▶ **PROBLEM STATEMENT**:
When the string "solar" is part of a line in the data below, report the whole line.

▶ **LISTED ENTRIES**:
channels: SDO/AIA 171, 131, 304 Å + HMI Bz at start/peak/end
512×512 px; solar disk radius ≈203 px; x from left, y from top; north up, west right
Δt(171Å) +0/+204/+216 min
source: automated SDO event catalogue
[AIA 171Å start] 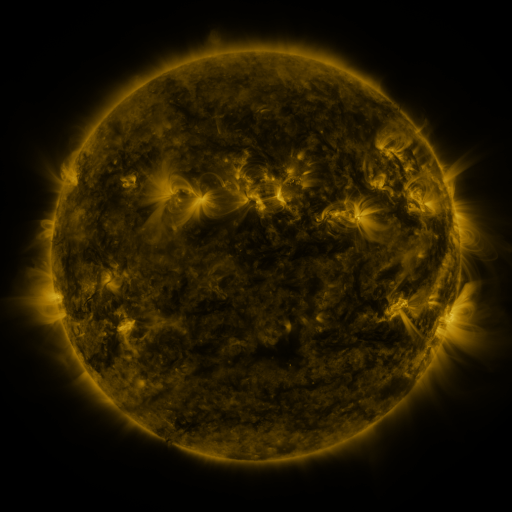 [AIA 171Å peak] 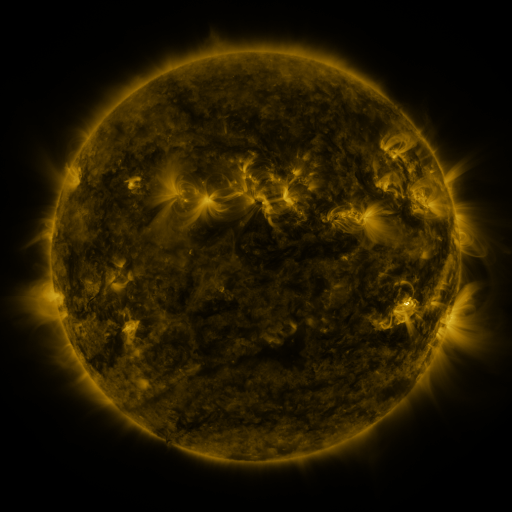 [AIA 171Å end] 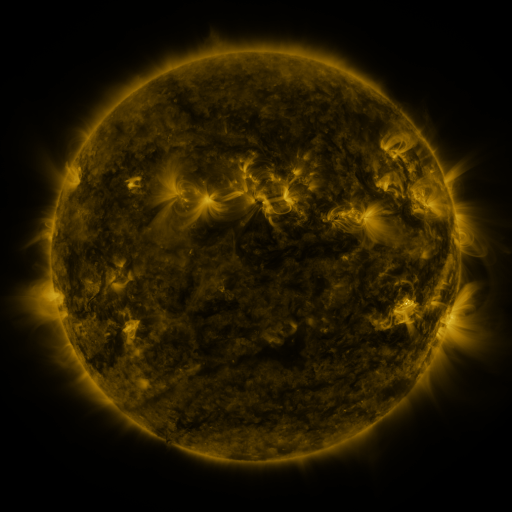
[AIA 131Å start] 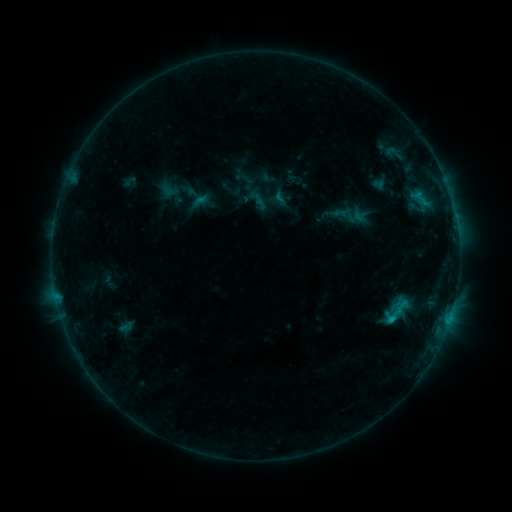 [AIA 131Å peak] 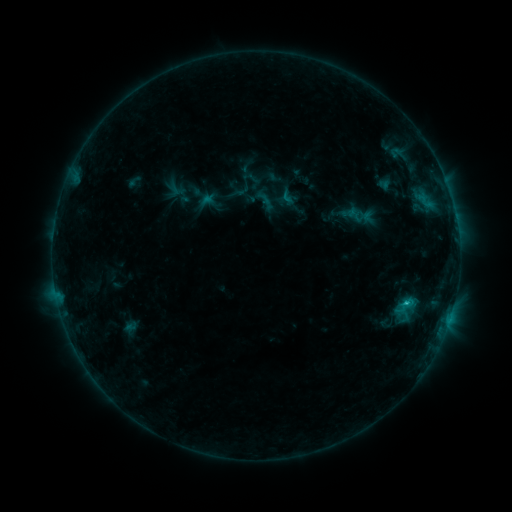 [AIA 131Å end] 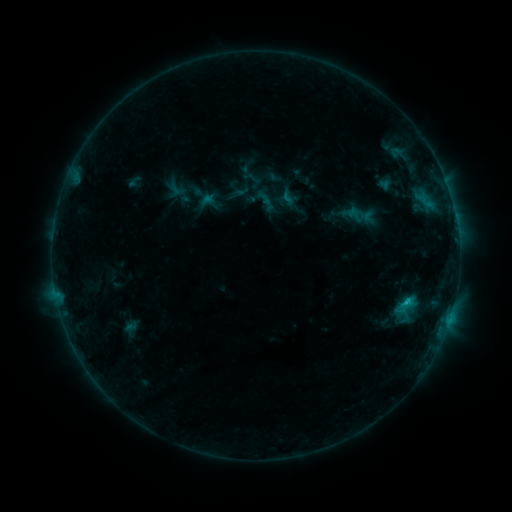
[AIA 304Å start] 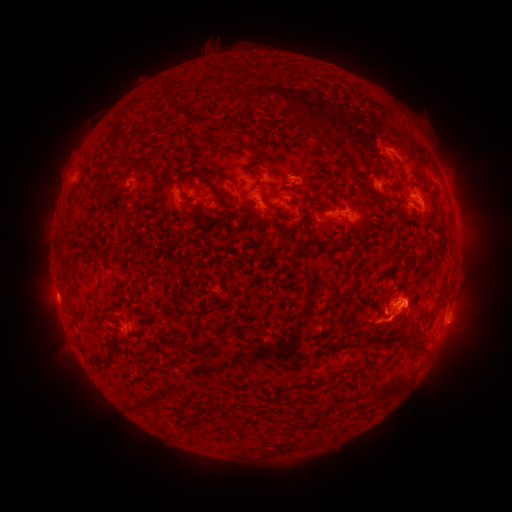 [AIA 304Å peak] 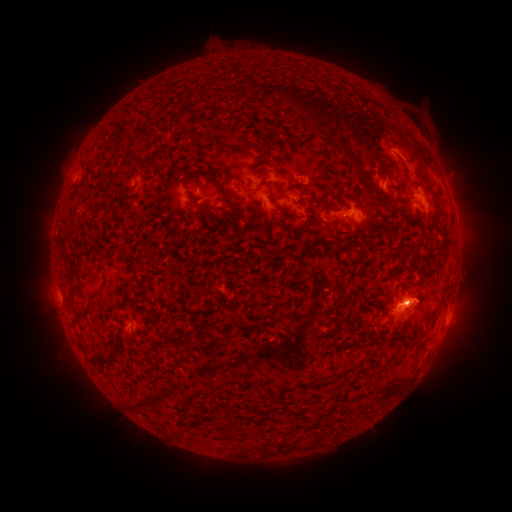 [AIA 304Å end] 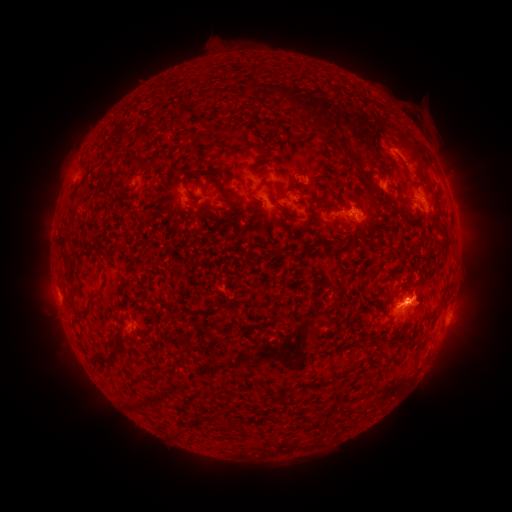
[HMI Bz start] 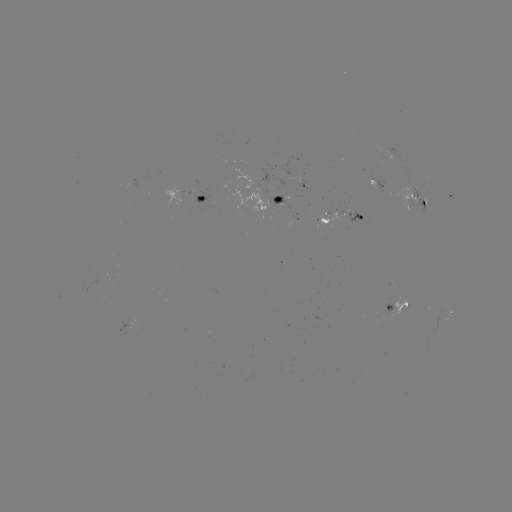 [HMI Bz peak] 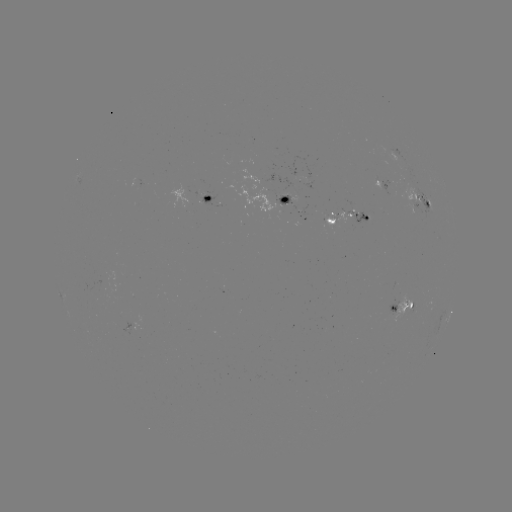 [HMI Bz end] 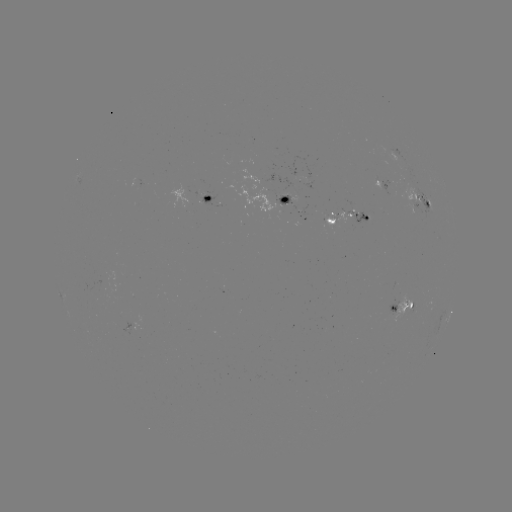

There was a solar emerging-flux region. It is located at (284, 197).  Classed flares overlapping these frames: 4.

▶ **WRITTEN SOLUTION**:
512×512 px; solar disk radius ≈203 px; x from left, y from top; north up, west right
There was a solar emerging-flux region. It is located at (284, 197).  Classed flares overlapping these frames: 4.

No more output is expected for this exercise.